State EDD Director Sharon Hilliard told a state Assembly budget subcommittee Thursday that even the massive EDD hiring efforts that Governor Gavin Newsom and the state Department of Labor have announced will not address a core problem. in the agency: technology.
“A longer-term solution is needed to address the rigidity of the current EDD technology infrastructure,” Hilliard told the panel.
This is because the crucial components of the EDD payment system are a quarter century old or more.
“The EDD benefit system, used to administer the state’s unemployment and disability insurance programs, is still based on old and outdated technology,” Hilliard said. “This includes Cobol, which is a 30-year-old program language that is increasingly at risk of performance issues, difficult to maintain and almost impossible to modernize.”
The state agency hopes to find a provider to upgrade its ossified technology sometime in October, with the actual installation taking months to come, according to Hilliard.
Several state lawmakers told Hilliard that they have been inundated by constituents who have lost their jobs and receive no response from the department.
“The EDD continues to fail in California,” said Assemblyman David Chiu, a Democrat who represents part of San Francisco.
EDD officials released a letter from Hilliard that provided an assessment of how far behind the state agency could be in terms of issuing payments to workers.
The agency has identified nearly 6 million “unique claimants” as eligible for payments and processing their claims. About 4.8 million of those have been paid, which means that about 1.2 million unemployed workers are still waiting for payments, despite being authorized to pay.
But hidden in Hilliard’s letter is a disclosure of 889,000 unpaid workers but who “may be eligible with additional information.” Another 239,000 are caught in a “pending EDD resolution” category. This means that between these two categories, another 1.13 million Califonia workers are in a kind of bureaucratic limbo.
Overall, about 7.01 million California workers have filed claims for unemployment benefits for the first time during a period of about four months ending July 25, figures from the United States Department of Labor show.
Several members of the public who testified demanded that Hilliard resign or be expelled.
“EDD’s customer service has been abominable,” said a woman who identified herself as Kelly, a San Diego resident. “You have to do something about this agency.”
In a strange twist during the hearing, several EDD workers took the time during the weekday to call the audience to express their respective opinions, despite unemployed workers saying the agency cannot answer the phone to time, if it does.
And EDD director Hilliard’s testimony was delayed because he was unable to make a call to the meeting room as agreed.

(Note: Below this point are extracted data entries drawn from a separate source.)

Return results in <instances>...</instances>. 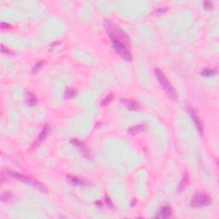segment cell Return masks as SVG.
<instances>
[{
  "label": "cell",
  "mask_w": 219,
  "mask_h": 219,
  "mask_svg": "<svg viewBox=\"0 0 219 219\" xmlns=\"http://www.w3.org/2000/svg\"><path fill=\"white\" fill-rule=\"evenodd\" d=\"M105 28L108 33L109 38L111 39V41L123 42L130 46V40L128 36L127 35L125 32L121 28H119L117 25L114 24L112 21H105Z\"/></svg>",
  "instance_id": "6da1fadb"
},
{
  "label": "cell",
  "mask_w": 219,
  "mask_h": 219,
  "mask_svg": "<svg viewBox=\"0 0 219 219\" xmlns=\"http://www.w3.org/2000/svg\"><path fill=\"white\" fill-rule=\"evenodd\" d=\"M154 73H155L157 79L159 82L161 86L166 92V94L169 96V98H171L174 100H177V93H176L175 87L169 82V81L168 80V78L166 77V75L164 74V72L161 69H159L157 68V69H155V70H154Z\"/></svg>",
  "instance_id": "7a4b0ae2"
},
{
  "label": "cell",
  "mask_w": 219,
  "mask_h": 219,
  "mask_svg": "<svg viewBox=\"0 0 219 219\" xmlns=\"http://www.w3.org/2000/svg\"><path fill=\"white\" fill-rule=\"evenodd\" d=\"M10 173H11V177L16 178V180H19V181H23V182H25L27 184H29V185L33 186V188H37V189L40 190L41 192H44V193H45L47 191L46 188L43 186V184L40 183V181H38L37 180H35L34 178L28 176H25L23 174H20V173H17V172H11V171H10Z\"/></svg>",
  "instance_id": "3957f363"
},
{
  "label": "cell",
  "mask_w": 219,
  "mask_h": 219,
  "mask_svg": "<svg viewBox=\"0 0 219 219\" xmlns=\"http://www.w3.org/2000/svg\"><path fill=\"white\" fill-rule=\"evenodd\" d=\"M210 204H211V198L210 197V195L205 193H197L193 196L190 203V206L194 208H198V207L208 206Z\"/></svg>",
  "instance_id": "277c9868"
},
{
  "label": "cell",
  "mask_w": 219,
  "mask_h": 219,
  "mask_svg": "<svg viewBox=\"0 0 219 219\" xmlns=\"http://www.w3.org/2000/svg\"><path fill=\"white\" fill-rule=\"evenodd\" d=\"M188 111L189 115L191 116V118L193 119V123H194V125L196 127L198 132L200 134V135L202 136L203 135V134H204V127H203V124H202V123H201V121H200V119H199V117H198L197 111H196L194 108L191 107V106H188Z\"/></svg>",
  "instance_id": "5b68a950"
},
{
  "label": "cell",
  "mask_w": 219,
  "mask_h": 219,
  "mask_svg": "<svg viewBox=\"0 0 219 219\" xmlns=\"http://www.w3.org/2000/svg\"><path fill=\"white\" fill-rule=\"evenodd\" d=\"M50 132H51V127L49 125L45 126L42 129L41 133L38 135L37 139L32 144V148H36L41 142H43L45 140V138L47 137V135L50 134Z\"/></svg>",
  "instance_id": "8992f818"
},
{
  "label": "cell",
  "mask_w": 219,
  "mask_h": 219,
  "mask_svg": "<svg viewBox=\"0 0 219 219\" xmlns=\"http://www.w3.org/2000/svg\"><path fill=\"white\" fill-rule=\"evenodd\" d=\"M172 215V210L169 206H164L160 209L158 213L156 215V218H169Z\"/></svg>",
  "instance_id": "52a82bcc"
},
{
  "label": "cell",
  "mask_w": 219,
  "mask_h": 219,
  "mask_svg": "<svg viewBox=\"0 0 219 219\" xmlns=\"http://www.w3.org/2000/svg\"><path fill=\"white\" fill-rule=\"evenodd\" d=\"M122 102L131 111H137L140 108V103L135 100H133V99H123Z\"/></svg>",
  "instance_id": "ba28073f"
},
{
  "label": "cell",
  "mask_w": 219,
  "mask_h": 219,
  "mask_svg": "<svg viewBox=\"0 0 219 219\" xmlns=\"http://www.w3.org/2000/svg\"><path fill=\"white\" fill-rule=\"evenodd\" d=\"M145 128H146V126L143 125V124H140V125L133 126V127L129 128L128 130V132L129 135H137V134H139V133L144 131Z\"/></svg>",
  "instance_id": "9c48e42d"
},
{
  "label": "cell",
  "mask_w": 219,
  "mask_h": 219,
  "mask_svg": "<svg viewBox=\"0 0 219 219\" xmlns=\"http://www.w3.org/2000/svg\"><path fill=\"white\" fill-rule=\"evenodd\" d=\"M67 179L73 185H82V184H83V181H82L80 178H78L77 176H71V175L67 176Z\"/></svg>",
  "instance_id": "30bf717a"
},
{
  "label": "cell",
  "mask_w": 219,
  "mask_h": 219,
  "mask_svg": "<svg viewBox=\"0 0 219 219\" xmlns=\"http://www.w3.org/2000/svg\"><path fill=\"white\" fill-rule=\"evenodd\" d=\"M13 198V195L10 191H4L1 194V201L3 202H9Z\"/></svg>",
  "instance_id": "8fae6325"
},
{
  "label": "cell",
  "mask_w": 219,
  "mask_h": 219,
  "mask_svg": "<svg viewBox=\"0 0 219 219\" xmlns=\"http://www.w3.org/2000/svg\"><path fill=\"white\" fill-rule=\"evenodd\" d=\"M188 183V175H186V176H184L183 178H182V180H181V181L180 182V184H179V186H178V191H179V193H181V191H183L184 190V188H186V186H187V184Z\"/></svg>",
  "instance_id": "7c38bea8"
},
{
  "label": "cell",
  "mask_w": 219,
  "mask_h": 219,
  "mask_svg": "<svg viewBox=\"0 0 219 219\" xmlns=\"http://www.w3.org/2000/svg\"><path fill=\"white\" fill-rule=\"evenodd\" d=\"M27 96H28V104H29V105H31V106L36 104L37 99H36V97H35L34 94H32V93H28Z\"/></svg>",
  "instance_id": "4fadbf2b"
},
{
  "label": "cell",
  "mask_w": 219,
  "mask_h": 219,
  "mask_svg": "<svg viewBox=\"0 0 219 219\" xmlns=\"http://www.w3.org/2000/svg\"><path fill=\"white\" fill-rule=\"evenodd\" d=\"M113 98H114V96H113V94H108L105 98H104V99L101 101V103H100V105H102V106H105V105H108V104H110L111 101H112V99H113Z\"/></svg>",
  "instance_id": "5bb4252c"
},
{
  "label": "cell",
  "mask_w": 219,
  "mask_h": 219,
  "mask_svg": "<svg viewBox=\"0 0 219 219\" xmlns=\"http://www.w3.org/2000/svg\"><path fill=\"white\" fill-rule=\"evenodd\" d=\"M217 69H210V68H206V69H204V70L202 71V74L205 75V76H211V75H214L217 74Z\"/></svg>",
  "instance_id": "9a60e30c"
},
{
  "label": "cell",
  "mask_w": 219,
  "mask_h": 219,
  "mask_svg": "<svg viewBox=\"0 0 219 219\" xmlns=\"http://www.w3.org/2000/svg\"><path fill=\"white\" fill-rule=\"evenodd\" d=\"M10 177H11L10 171H4L3 170L1 173V182L4 183L5 181H8L10 180Z\"/></svg>",
  "instance_id": "2e32d148"
},
{
  "label": "cell",
  "mask_w": 219,
  "mask_h": 219,
  "mask_svg": "<svg viewBox=\"0 0 219 219\" xmlns=\"http://www.w3.org/2000/svg\"><path fill=\"white\" fill-rule=\"evenodd\" d=\"M76 94V91L73 88H68L65 92V98L66 99H70L73 98L74 96Z\"/></svg>",
  "instance_id": "e0dca14e"
},
{
  "label": "cell",
  "mask_w": 219,
  "mask_h": 219,
  "mask_svg": "<svg viewBox=\"0 0 219 219\" xmlns=\"http://www.w3.org/2000/svg\"><path fill=\"white\" fill-rule=\"evenodd\" d=\"M1 52H3V53L7 54V55H13V54H14V52H12V51H11L9 48L5 47L4 45H1Z\"/></svg>",
  "instance_id": "ac0fdd59"
},
{
  "label": "cell",
  "mask_w": 219,
  "mask_h": 219,
  "mask_svg": "<svg viewBox=\"0 0 219 219\" xmlns=\"http://www.w3.org/2000/svg\"><path fill=\"white\" fill-rule=\"evenodd\" d=\"M0 26H1L2 29H7V28H11V24H9L7 22H1Z\"/></svg>",
  "instance_id": "d6986e66"
},
{
  "label": "cell",
  "mask_w": 219,
  "mask_h": 219,
  "mask_svg": "<svg viewBox=\"0 0 219 219\" xmlns=\"http://www.w3.org/2000/svg\"><path fill=\"white\" fill-rule=\"evenodd\" d=\"M203 4H204V6H205V8H206V9H211V7L213 6L212 3H211V2H208V1L204 2V3H203Z\"/></svg>",
  "instance_id": "ffe728a7"
},
{
  "label": "cell",
  "mask_w": 219,
  "mask_h": 219,
  "mask_svg": "<svg viewBox=\"0 0 219 219\" xmlns=\"http://www.w3.org/2000/svg\"><path fill=\"white\" fill-rule=\"evenodd\" d=\"M43 61H41V62H40V63H38L34 67H33V71H37L38 69H40V68H41V66H42V64H43Z\"/></svg>",
  "instance_id": "44dd1931"
},
{
  "label": "cell",
  "mask_w": 219,
  "mask_h": 219,
  "mask_svg": "<svg viewBox=\"0 0 219 219\" xmlns=\"http://www.w3.org/2000/svg\"><path fill=\"white\" fill-rule=\"evenodd\" d=\"M166 11H167V8H160V9L157 10L156 13H157V14H162V13L165 12Z\"/></svg>",
  "instance_id": "7402d4cb"
}]
</instances>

State lawmakers also learned that EDD phone banks receive about 11 million calls a week, but only answer 500,000 to 600,000 a week, or 5 percent.
Chiu noted that the EDD has been struggling with computer problems since at least 2010. Some of the lawmakers and members of the public said Hilliard provided misleading, evasive or vague answers.
“We are living on Groundhog Day,” Chiu said. “We’ve been through this before with the EDD.”